- Page text -
^^^^^^^^^^^^^^^^
Machine learning enhanced real time fraud detection on OCI with NVIDIA Triton Inference Server

December 5, 2023 | 9 minute read
David Chen
Master Principal Cloud Architect
Parveen Kumar
Master Principal Cloud Engineer
Gabrielle Talavera
Solutions Architect - NVIDIA
David Williams
NVIDIA Senior Solutions Architect
Text Size 100%:

The authors want to thank Larry Wong and Richard Sachs for their contributions to this blog. 

Credit card purchase and payment has become part of our daily lives.  Unfortunately, fraudulent credit card transactions have also increased from 127 million in 2021 to an estimated 150 million in 2023 in the United States, amounting to about 1 fraud per thousand of transactions, or 5 fraud cases every second. Retailers are expected to lose $130 billion this year on card-not-present transactions, as reported by Dataprot.
^^^^^^^^^^^^^^^^
- Recorded information -
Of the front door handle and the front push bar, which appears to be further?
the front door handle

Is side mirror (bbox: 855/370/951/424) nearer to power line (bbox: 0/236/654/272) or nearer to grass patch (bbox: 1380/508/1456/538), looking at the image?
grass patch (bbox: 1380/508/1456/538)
^^^^^^^^^^^^^^^^
- Instruction -
Answer these from the fraud detection post:
(a) On what date was it published?
(b) Whom do the authors thank for their contributions?
(c) How much are retailers expected to lose this year on card-not-present transactions?

- Complete output -
(a) December 5, 2023
(b) Larry Wong and Richard Sachs
(c) $130 billion